Exercise objective ▸
Copy the lines below word for word, leaving out the pictures.

____________________

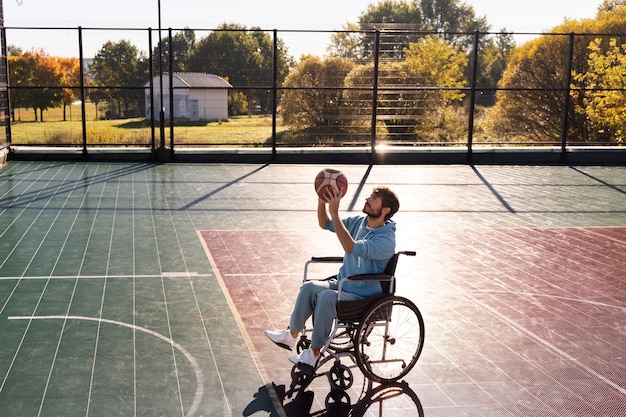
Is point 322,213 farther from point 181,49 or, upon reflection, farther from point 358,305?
point 181,49

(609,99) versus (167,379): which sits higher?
(609,99)

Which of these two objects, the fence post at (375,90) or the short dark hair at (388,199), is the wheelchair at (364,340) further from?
the fence post at (375,90)

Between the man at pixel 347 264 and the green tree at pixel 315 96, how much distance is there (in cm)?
1516

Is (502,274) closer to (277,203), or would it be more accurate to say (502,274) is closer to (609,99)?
(277,203)

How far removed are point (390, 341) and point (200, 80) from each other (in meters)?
14.9

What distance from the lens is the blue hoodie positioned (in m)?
5.62

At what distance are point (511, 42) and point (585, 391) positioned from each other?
87.3 metres

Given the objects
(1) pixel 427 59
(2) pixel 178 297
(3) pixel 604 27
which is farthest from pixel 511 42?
(2) pixel 178 297

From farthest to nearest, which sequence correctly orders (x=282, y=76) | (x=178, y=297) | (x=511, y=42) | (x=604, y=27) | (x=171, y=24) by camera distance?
(x=511, y=42)
(x=604, y=27)
(x=282, y=76)
(x=171, y=24)
(x=178, y=297)

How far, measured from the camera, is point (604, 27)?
33.5 meters

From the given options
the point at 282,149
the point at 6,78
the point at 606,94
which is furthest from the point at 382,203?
the point at 606,94

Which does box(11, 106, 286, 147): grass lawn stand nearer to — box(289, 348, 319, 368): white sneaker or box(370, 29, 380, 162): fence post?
box(370, 29, 380, 162): fence post

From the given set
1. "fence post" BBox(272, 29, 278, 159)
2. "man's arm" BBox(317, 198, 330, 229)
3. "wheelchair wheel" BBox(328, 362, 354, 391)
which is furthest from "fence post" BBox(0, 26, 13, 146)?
"wheelchair wheel" BBox(328, 362, 354, 391)

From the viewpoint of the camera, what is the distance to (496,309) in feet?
24.9
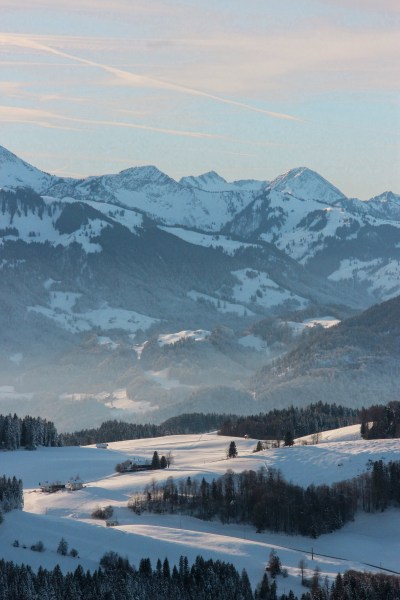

____________________

Full output ▸
Is point 322,213 farther from point 181,49 or, upon reflection, farther from point 358,305?
point 181,49

(609,99) versus (167,379): which sits higher?
(609,99)

Which of these two objects, the fence post at (375,90) or the short dark hair at (388,199), is the wheelchair at (364,340) further from?
the fence post at (375,90)

Between the man at pixel 347 264 and the green tree at pixel 315 96, how much distance is there (in cm)?
1516

Is (502,274) closer to (277,203), or would it be more accurate to say (502,274) is closer to (609,99)?
(277,203)

How far removed are point (390, 341) and point (200, 80) from each other (in meters)?
14.9

What distance from the lens is the blue hoodie positioned (in m)?
5.62

At what distance are point (511, 42) and point (585, 391) positioned from each other?
87.3 metres

Given the objects
(1) pixel 427 59
(2) pixel 178 297
(3) pixel 604 27
which is farthest from pixel 511 42?
(2) pixel 178 297

From farthest to nearest, which sequence correctly orders (x=282, y=76) | (x=178, y=297) | (x=511, y=42) | (x=604, y=27) | (x=171, y=24) by camera distance?
(x=511, y=42)
(x=604, y=27)
(x=282, y=76)
(x=171, y=24)
(x=178, y=297)

How far, measured from the camera, is point (604, 27)?
33.5 meters

From the given options
the point at 282,149
the point at 6,78
the point at 606,94
which is furthest from the point at 382,203?
the point at 606,94

Which does box(11, 106, 286, 147): grass lawn stand nearer to — box(289, 348, 319, 368): white sneaker or box(370, 29, 380, 162): fence post?
box(370, 29, 380, 162): fence post

From the given set
1. "fence post" BBox(272, 29, 278, 159)
2. "man's arm" BBox(317, 198, 330, 229)
3. "wheelchair wheel" BBox(328, 362, 354, 391)
which is furthest from "fence post" BBox(0, 26, 13, 146)?
"wheelchair wheel" BBox(328, 362, 354, 391)

From the viewpoint of the camera, what is the distance to (496,309) in feet?
24.9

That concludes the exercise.